A grid amongst many ways can be defined as a collection of heterogeneous distributed interconnected computing and data resources that provides large scale virtual resources with an appropriate single user interface (Foster & Kesselman, 1999). The utility grid computing paradigm is a variation of the conventional grid computing model that involves the provisioning & utilization of resources and services solely on per user request basis (Rappa, 2004). It is essentially based on the pay-as-you-use service provisioning business model.
In a typical grid environment, grid portals are designed and developed to provide uniform access or single point of entry to various underlying grid resources and services within a virtual community (Russell, Novotny & Oliver, 2006). They act as gateways between various grid users and a range of different grid resources and services (Russell, Novotny & Oliver, 2006).
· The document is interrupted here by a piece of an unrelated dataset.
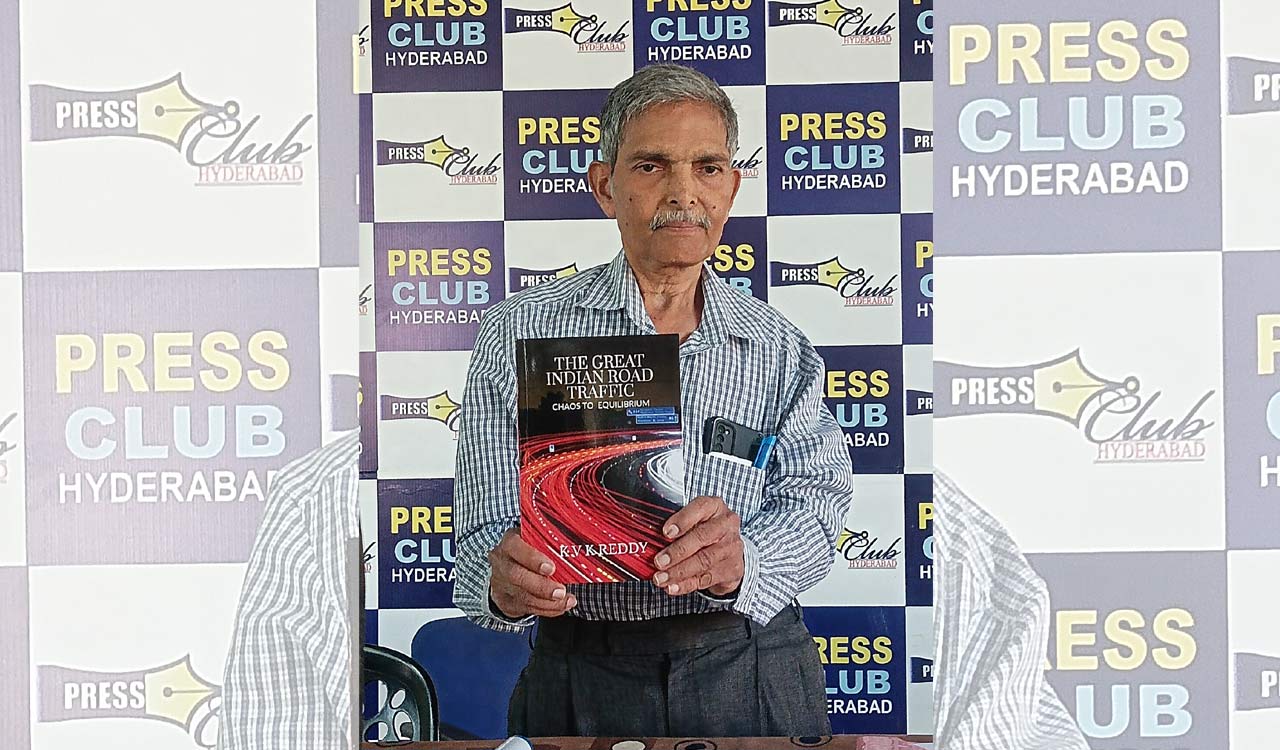 Expert suggests rules to beat traffic in cities like Hyderabad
Grid-enabled portals (GeP) - portals based on grid technology, build upon the familiar Web portal model to offer virtual organizations (VO) or communities of users a single point of access to computational resources such as clusters, data servers, applications, scientific tools, and computing services (Russell et al., 2006; Yanli, Jian, Minglu, Lei, 2006). They are key technologies that have received great attention among developers and programmers due to their ease in development, richness in functionality, pluggable architecture and customization of interfaces (Russell et al., 2006; Yanli et al., 2006).
Grid-enabled portals are developed using portlets (Yanli et al., 2006). Portlets can be thought of as a miniature web application that is running inside a portal page alongside a number of similar entities. They are user-facing, multi-step, interactive modules that can be plugged into a portal application (Yanli et al., 2006). Portlets rely on the overall portal framework to access user profile information, participate in a presentation interface, communicate with other portlets to access remote contents, lookup credentials, and store persistent data (Yanli et al., 2006; Akram, 2005). Figure 1 shows portals composed of various portlets.
Portal frameworks are development platform for portal development. They are design structures that contain various modules, methods and software features used for developing specific portal (Russell, Novotny & Oliver, 2006; Akram, 2005). With the popularity of portals today, there are many portal frameworks that are available as open source and the list of these open source frameworks is all the time increasing. A typical grid-enabled portal has the following capabilities Russell, Novotny & Oliver (2006): secured registration of users; accessibility of various users to a range of underlying grid services and resources; provision of personalization, single sign-on (SSO), aggregation and customization; robust application integration; security; redundancy, failover and load balancing etc.
Portlets are used in portal development as self-contained pluggable user interface components to encapsulate one or more applications or services that can be aggregated and transferred as information to a presentation layer of a portal system (Yanli et al., 2006; Akram, 2005).